**Prompt**
Give back all of the records, exactly and completely.

-------- The records --------

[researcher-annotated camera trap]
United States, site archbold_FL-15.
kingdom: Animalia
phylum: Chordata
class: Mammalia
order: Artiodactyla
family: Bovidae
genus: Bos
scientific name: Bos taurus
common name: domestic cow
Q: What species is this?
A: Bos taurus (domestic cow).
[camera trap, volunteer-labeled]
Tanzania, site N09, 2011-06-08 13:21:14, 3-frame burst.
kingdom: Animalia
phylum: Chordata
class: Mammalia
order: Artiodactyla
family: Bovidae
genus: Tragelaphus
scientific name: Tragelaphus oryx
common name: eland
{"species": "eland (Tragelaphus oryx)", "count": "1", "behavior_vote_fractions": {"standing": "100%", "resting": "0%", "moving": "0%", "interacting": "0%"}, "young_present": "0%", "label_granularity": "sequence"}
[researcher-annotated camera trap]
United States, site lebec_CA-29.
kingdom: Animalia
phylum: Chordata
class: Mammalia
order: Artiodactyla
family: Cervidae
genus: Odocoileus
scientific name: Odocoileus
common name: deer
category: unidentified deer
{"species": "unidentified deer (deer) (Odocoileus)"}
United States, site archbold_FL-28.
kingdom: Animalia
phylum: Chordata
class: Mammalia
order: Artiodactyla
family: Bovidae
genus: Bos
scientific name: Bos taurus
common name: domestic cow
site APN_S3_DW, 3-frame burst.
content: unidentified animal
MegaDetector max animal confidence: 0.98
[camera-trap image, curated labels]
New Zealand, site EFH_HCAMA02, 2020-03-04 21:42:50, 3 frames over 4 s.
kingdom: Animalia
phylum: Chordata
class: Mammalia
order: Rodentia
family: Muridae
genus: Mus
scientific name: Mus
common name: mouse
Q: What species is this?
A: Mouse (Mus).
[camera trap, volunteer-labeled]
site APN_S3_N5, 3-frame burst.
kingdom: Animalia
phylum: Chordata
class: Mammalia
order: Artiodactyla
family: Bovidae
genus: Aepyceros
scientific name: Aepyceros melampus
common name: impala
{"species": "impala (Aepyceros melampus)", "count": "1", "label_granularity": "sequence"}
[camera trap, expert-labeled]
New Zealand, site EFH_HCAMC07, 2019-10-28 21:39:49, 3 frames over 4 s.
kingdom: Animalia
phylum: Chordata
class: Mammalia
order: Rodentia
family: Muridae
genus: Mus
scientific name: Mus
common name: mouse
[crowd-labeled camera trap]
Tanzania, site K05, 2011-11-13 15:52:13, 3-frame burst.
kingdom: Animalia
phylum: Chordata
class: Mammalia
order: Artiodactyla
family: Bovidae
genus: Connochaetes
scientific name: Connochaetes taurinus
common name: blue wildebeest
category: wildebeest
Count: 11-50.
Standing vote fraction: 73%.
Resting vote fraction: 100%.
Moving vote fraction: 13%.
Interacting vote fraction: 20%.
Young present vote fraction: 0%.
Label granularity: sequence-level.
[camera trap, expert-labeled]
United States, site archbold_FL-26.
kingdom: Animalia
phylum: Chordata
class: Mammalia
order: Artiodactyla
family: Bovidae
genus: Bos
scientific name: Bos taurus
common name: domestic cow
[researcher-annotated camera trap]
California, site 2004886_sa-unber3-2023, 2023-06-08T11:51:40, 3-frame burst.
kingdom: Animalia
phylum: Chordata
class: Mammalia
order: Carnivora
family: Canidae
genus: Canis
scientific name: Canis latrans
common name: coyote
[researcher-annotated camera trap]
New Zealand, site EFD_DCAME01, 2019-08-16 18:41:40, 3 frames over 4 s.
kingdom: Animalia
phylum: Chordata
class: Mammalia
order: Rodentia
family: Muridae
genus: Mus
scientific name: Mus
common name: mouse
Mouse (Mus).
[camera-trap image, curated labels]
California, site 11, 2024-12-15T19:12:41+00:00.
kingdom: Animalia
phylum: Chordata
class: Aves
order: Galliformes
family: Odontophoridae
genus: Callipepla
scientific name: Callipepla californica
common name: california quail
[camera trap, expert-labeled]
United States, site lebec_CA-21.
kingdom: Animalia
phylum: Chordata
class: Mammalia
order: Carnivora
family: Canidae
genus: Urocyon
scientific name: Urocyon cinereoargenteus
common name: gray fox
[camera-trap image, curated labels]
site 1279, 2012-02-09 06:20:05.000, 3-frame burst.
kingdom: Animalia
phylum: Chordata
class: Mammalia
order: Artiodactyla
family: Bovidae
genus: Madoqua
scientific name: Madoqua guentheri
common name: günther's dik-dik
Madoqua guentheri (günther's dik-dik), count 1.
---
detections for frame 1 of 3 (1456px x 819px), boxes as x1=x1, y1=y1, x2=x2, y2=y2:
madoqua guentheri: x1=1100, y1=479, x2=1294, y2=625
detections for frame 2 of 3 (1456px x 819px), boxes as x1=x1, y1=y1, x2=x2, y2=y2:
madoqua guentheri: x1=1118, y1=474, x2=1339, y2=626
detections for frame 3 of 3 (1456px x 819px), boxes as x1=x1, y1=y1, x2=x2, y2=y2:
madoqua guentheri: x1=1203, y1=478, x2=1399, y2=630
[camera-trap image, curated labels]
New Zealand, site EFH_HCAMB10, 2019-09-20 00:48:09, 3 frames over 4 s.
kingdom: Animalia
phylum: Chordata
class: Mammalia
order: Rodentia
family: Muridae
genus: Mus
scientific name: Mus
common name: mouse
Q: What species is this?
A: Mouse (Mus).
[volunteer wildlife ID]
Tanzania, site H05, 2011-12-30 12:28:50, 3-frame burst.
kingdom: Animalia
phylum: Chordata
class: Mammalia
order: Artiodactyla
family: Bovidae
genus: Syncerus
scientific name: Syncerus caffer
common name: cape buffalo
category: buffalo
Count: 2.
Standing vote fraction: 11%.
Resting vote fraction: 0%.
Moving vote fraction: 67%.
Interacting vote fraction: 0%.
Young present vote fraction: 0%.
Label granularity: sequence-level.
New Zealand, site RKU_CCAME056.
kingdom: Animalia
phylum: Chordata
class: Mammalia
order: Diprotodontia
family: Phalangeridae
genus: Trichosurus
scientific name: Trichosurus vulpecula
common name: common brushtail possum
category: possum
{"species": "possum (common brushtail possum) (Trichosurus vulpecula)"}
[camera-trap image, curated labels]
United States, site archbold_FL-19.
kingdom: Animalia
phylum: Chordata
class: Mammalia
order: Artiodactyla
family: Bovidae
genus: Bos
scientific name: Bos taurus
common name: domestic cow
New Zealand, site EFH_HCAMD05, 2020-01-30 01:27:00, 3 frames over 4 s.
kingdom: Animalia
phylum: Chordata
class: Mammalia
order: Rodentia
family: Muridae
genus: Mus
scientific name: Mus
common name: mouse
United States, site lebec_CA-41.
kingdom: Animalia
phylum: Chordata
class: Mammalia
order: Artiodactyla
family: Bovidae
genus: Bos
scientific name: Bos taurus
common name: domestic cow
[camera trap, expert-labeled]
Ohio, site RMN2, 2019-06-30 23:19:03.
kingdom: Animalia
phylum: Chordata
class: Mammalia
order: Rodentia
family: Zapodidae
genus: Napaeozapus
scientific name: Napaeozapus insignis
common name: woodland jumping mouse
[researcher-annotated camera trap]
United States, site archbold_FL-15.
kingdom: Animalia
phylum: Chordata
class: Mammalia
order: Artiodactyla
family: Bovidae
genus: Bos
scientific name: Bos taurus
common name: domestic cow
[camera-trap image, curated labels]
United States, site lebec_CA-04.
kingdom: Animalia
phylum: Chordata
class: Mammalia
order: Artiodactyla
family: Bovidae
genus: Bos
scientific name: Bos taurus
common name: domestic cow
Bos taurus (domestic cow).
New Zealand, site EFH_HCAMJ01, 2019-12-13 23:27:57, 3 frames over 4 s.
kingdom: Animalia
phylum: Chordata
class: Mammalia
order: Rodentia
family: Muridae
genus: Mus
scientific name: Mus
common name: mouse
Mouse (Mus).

--------

**Reply to the exercise**
[researcher-annotated camera trap]
United States, site archbold_FL-15.
kingdom: Animalia
phylum: Chordata
class: Mammalia
order: Artiodactyla
family: Bovidae
genus: Bos
scientific name: Bos taurus
common name: domestic cow
Q: What species is this?
A: Bos taurus (domestic cow).
[camera trap, volunteer-labeled]
Tanzania, site N09, 2011-06-08 13:21:14, 3-frame burst.
kingdom: Animalia
phylum: Chordata
class: Mammalia
order: Artiodactyla
family: Bovidae
genus: Tragelaphus
scientific name: Tragelaphus oryx
common name: eland
{"species": "eland (Tragelaphus oryx)", "count": "1", "behavior_vote_fractions": {"standing": "100%", "resting": "0%", "moving": "0%", "interacting": "0%"}, "young_present": "0%", "label_granularity": "sequence"}
[researcher-annotated camera trap]
United States, site lebec_CA-29.
kingdom: Animalia
phylum: Chordata
class: Mammalia
order: Artiodactyla
family: Cervidae
genus: Odocoileus
scientific name: Odocoileus
common name: deer
category: unidentified deer
{"species": "unidentified deer (deer) (Odocoileus)"}
United States, site archbold_FL-28.
kingdom: Animalia
phylum: Chordata
class: Mammalia
order: Artiodactyla
family: Bovidae
genus: Bos
scientific name: Bos taurus
common name: domestic cow
site APN_S3_DW, 3-frame burst.
content: unidentified animal
MegaDetector max animal confidence: 0.98
[camera-trap image, curated labels]
New Zealand, site EFH_HCAMA02, 2020-03-04 21:42:50, 3 frames over 4 s.
kingdom: Animalia
phylum: Chordata
class: Mammalia
order: Rodentia
family: Muridae
genus: Mus
scientific name: Mus
common name: mouse
Q: What species is this?
A: Mouse (Mus).
[camera trap, volunteer-labeled]
site APN_S3_N5, 3-frame burst.
kingdom: Animalia
phylum: Chordata
class: Mammalia
order: Artiodactyla
family: Bovidae
genus: Aepyceros
scientific name: Aepyceros melampus
common name: impala
{"species": "impala (Aepyceros melampus)", "count": "1", "label_granularity": "sequence"}
[camera trap, expert-labeled]
New Zealand, site EFH_HCAMC07, 2019-10-28 21:39:49, 3 frames over 4 s.
kingdom: Animalia
phylum: Chordata
class: Mammalia
order: Rodentia
family: Muridae
genus: Mus
scientific name: Mus
common name: mouse
[crowd-labeled camera trap]
Tanzania, site K05, 2011-11-13 15:52:13, 3-frame burst.
kingdom: Animalia
phylum: Chordata
class: Mammalia
order: Artiodactyla
family: Bovidae
genus: Connochaetes
scientific name: Connochaetes taurinus
common name: blue wildebeest
category: wildebeest
Count: 11-50.
Standing vote fraction: 73%.
Resting vote fraction: 100%.
Moving vote fraction: 13%.
Interacting vote fraction: 20%.
Young present vote fraction: 0%.
Label granularity: sequence-level.
[camera trap, expert-labeled]
United States, site archbold_FL-26.
kingdom: Animalia
phylum: Chordata
class: Mammalia
order: Artiodactyla
family: Bovidae
genus: Bos
scientific name: Bos taurus
common name: domestic cow
[researcher-annotated camera trap]
California, site 2004886_sa-unber3-2023, 2023-06-08T11:51:40, 3-frame burst.
kingdom: Animalia
phylum: Chordata
class: Mammalia
order: Carnivora
family: Canidae
genus: Canis
scientific name: Canis latrans
common name: coyote
[researcher-annotated camera trap]
New Zealand, site EFD_DCAME01, 2019-08-16 18:41:40, 3 frames over 4 s.
kingdom: Animalia
phylum: Chordata
class: Mammalia
order: Rodentia
family: Muridae
genus: Mus
scientific name: Mus
common name: mouse
Mouse (Mus).
[camera-trap image, curated labels]
California, site 11, 2024-12-15T19:12:41+00:00.
kingdom: Animalia
phylum: Chordata
class: Aves
order: Galliformes
family: Odontophoridae
genus: Callipepla
scientific name: Callipepla californica
common name: california quail
[camera trap, expert-labeled]
United States, site lebec_CA-21.
kingdom: Animalia
phylum: Chordata
class: Mammalia
order: Carnivora
family: Canidae
genus: Urocyon
scientific name: Urocyon cinereoargenteus
common name: gray fox
[camera-trap image, curated labels]
site 1279, 2012-02-09 06:20:05.000, 3-frame burst.
kingdom: Animalia
phylum: Chordata
class: Mammalia
order: Artiodactyla
family: Bovidae
genus: Madoqua
scientific name: Madoqua guentheri
common name: günther's dik-dik
Madoqua guentheri (günther's dik-dik), count 1.
---
detections for frame 1 of 3 (1456px x 819px), boxes as x1=x1, y1=y1, x2=x2, y2=y2:
madoqua guentheri: x1=1100, y1=479, x2=1294, y2=625
detections for frame 2 of 3 (1456px x 819px), boxes as x1=x1, y1=y1, x2=x2, y2=y2:
madoqua guentheri: x1=1118, y1=474, x2=1339, y2=626
detections for frame 3 of 3 (1456px x 819px), boxes as x1=x1, y1=y1, x2=x2, y2=y2:
madoqua guentheri: x1=1203, y1=478, x2=1399, y2=630
[camera-trap image, curated labels]
New Zealand, site EFH_HCAMB10, 2019-09-20 00:48:09, 3 frames over 4 s.
kingdom: Animalia
phylum: Chordata
class: Mammalia
order: Rodentia
family: Muridae
genus: Mus
scientific name: Mus
common name: mouse
Q: What species is this?
A: Mouse (Mus).
[volunteer wildlife ID]
Tanzania, site H05, 2011-12-30 12:28:50, 3-frame burst.
kingdom: Animalia
phylum: Chordata
class: Mammalia
order: Artiodactyla
family: Bovidae
genus: Syncerus
scientific name: Syncerus caffer
common name: cape buffalo
category: buffalo
Count: 2.
Standing vote fraction: 11%.
Resting vote fraction: 0%.
Moving vote fraction: 67%.
Interacting vote fraction: 0%.
Young present vote fraction: 0%.
Label granularity: sequence-level.
New Zealand, site RKU_CCAME056.
kingdom: Animalia
phylum: Chordata
class: Mammalia
order: Diprotodontia
family: Phalangeridae
genus: Trichosurus
scientific name: Trichosurus vulpecula
common name: common brushtail possum
category: possum
{"species": "possum (common brushtail possum) (Trichosurus vulpecula)"}
[camera-trap image, curated labels]
United States, site archbold_FL-19.
kingdom: Animalia
phylum: Chordata
class: Mammalia
order: Artiodactyla
family: Bovidae
genus: Bos
scientific name: Bos taurus
common name: domestic cow
New Zealand, site EFH_HCAMD05, 2020-01-30 01:27:00, 3 frames over 4 s.
kingdom: Animalia
phylum: Chordata
class: Mammalia
order: Rodentia
family: Muridae
genus: Mus
scientific name: Mus
common name: mouse
United States, site lebec_CA-41.
kingdom: Animalia
phylum: Chordata
class: Mammalia
order: Artiodactyla
family: Bovidae
genus: Bos
scientific name: Bos taurus
common name: domestic cow
[camera trap, expert-labeled]
Ohio, site RMN2, 2019-06-30 23:19:03.
kingdom: Animalia
phylum: Chordata
class: Mammalia
order: Rodentia
family: Zapodidae
genus: Napaeozapus
scientific name: Napaeozapus insignis
common name: woodland jumping mouse
[researcher-annotated camera trap]
United States, site archbold_FL-15.
kingdom: Animalia
phylum: Chordata
class: Mammalia
order: Artiodactyla
family: Bovidae
genus: Bos
scientific name: Bos taurus
common name: domestic cow
[camera-trap image, curated labels]
United States, site lebec_CA-04.
kingdom: Animalia
phylum: Chordata
class: Mammalia
order: Artiodactyla
family: Bovidae
genus: Bos
scientific name: Bos taurus
common name: domestic cow
Bos taurus (domestic cow).
New Zealand, site EFH_HCAMJ01, 2019-12-13 23:27:57, 3 frames over 4 s.
kingdom: Animalia
phylum: Chordata
class: Mammalia
order: Rodentia
family: Muridae
genus: Mus
scientific name: Mus
common name: mouse
Mouse (Mus).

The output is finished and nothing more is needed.